En muchas ocasiones puede suceder que lo que demanda el mercado y lo que ofrecen los candidatos a nivel formativo o competencial no coincida. Esta brecha aparece cuando las empresas publican las vacantes y los candidatos exponen sus estudios y su experiencia. Aunque muchas veces se ha abordado este problema, lo cierto es que los niveles de estudios más altos tienen desde siempre mayores posibilidades de conseguir un empleo y, por lo tanto, es lógico que los jóvenes apuesten por ellos. El problema es la concordancia de sus capacidades y lo que el empleo obtenido requiere. Para los profesionales que han realizado el informe de InfoJobs la respuesta estaría en la reorientación del tejido productivo español hacia actividades de alto valor añadido que permitan desarrollar el potencial de ese capital humano con formación superior. Es decir, intentar que esas personas no solo consigan un empleo, sino que además ese trabajo aproveche la formación que tienen.

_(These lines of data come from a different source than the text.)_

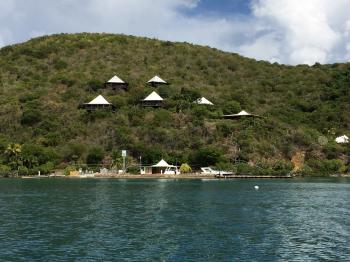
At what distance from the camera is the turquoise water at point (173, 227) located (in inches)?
1262

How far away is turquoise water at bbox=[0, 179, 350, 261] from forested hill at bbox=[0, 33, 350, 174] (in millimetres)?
48150

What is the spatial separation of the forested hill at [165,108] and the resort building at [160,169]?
9.45 ft

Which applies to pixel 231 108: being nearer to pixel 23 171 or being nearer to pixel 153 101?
pixel 153 101

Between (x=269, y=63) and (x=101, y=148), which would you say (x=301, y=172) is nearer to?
(x=101, y=148)

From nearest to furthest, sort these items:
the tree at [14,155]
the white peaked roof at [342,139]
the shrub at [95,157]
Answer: the tree at [14,155]
the shrub at [95,157]
the white peaked roof at [342,139]

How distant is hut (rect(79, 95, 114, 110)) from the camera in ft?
450

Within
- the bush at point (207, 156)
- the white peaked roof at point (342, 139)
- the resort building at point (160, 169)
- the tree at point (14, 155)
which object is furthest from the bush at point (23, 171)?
the white peaked roof at point (342, 139)

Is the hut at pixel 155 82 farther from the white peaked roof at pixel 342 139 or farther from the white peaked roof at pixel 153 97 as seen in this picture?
the white peaked roof at pixel 342 139

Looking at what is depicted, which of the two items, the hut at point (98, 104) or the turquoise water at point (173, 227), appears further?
the hut at point (98, 104)

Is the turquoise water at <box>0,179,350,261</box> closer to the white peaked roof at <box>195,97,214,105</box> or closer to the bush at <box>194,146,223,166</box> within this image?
the bush at <box>194,146,223,166</box>

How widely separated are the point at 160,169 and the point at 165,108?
96.5 ft

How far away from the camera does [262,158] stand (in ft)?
381

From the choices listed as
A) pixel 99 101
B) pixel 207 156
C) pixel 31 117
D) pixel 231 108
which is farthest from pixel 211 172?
pixel 31 117

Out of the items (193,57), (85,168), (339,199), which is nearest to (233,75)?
(193,57)
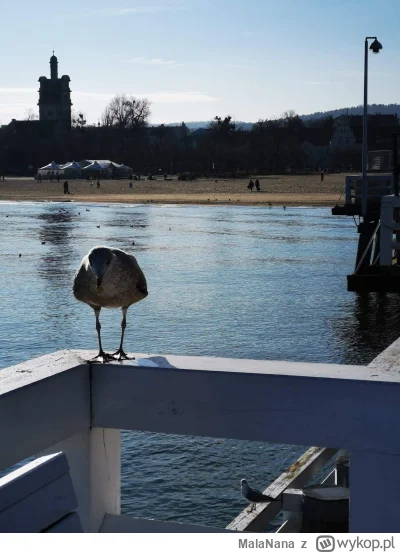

Es por ello por lo que se indica que hay dos apuestas formativas que tienen que ponerse en valor. Por un lado, los estudios adecuados para los perfiles técnicos-tecnológicos que sigue demandando el mercado y por otro lado la apuesta de las habilidades, es decir, la mejora continua de estas es transversal y mejora las posibilidades de empleabilidad sea cual sea la formación que se haya alcanzado.

El problema recae en la concordancia de sus capacidades y lo que el empleo requiere

Todos los desafíos tecnológicos que ha impuesto la era de la digitalización con la correspondiente aceleración por la pandemia han acelerado los ritmos de las nuevas demandas del mercado. En este sentido, las habilidades laborales están cambiando de manera continua, pero la capacitación de los profesionales no se está llevando a cabo al mismo ritmo. Según el estudio «Carencias de Capacidades» elaborado por la plataforma Udemy, un 73% de los trabajadores españoles considera que existe un déficit en capacidades. Esto significa que los trabajadores deben mantenerse en constante actualización al ritmo que cambia el sector laboral y que es probable que las instituciones educativas no estén cumpliendo correctamente su función de preparar a los jóvenes para el mercado laboral. 8 de cada 10 encuestados afirman haber tenido que adquirir habilidades adicionales para desempeñar su trabajo.

Esta situación marca una brecha de habilidades sobre la que ya hay ciertos organismos poniendo el foco. Y es que los análisis más recientes de la OCDE sugieren que es probable que casi el 30% de los empleos probablemente sufra algún tipo de transformación. Son las habilidades de liderazgo y gestión junto con las capacidades digitales lo que más valor tiene ahora en el mercado.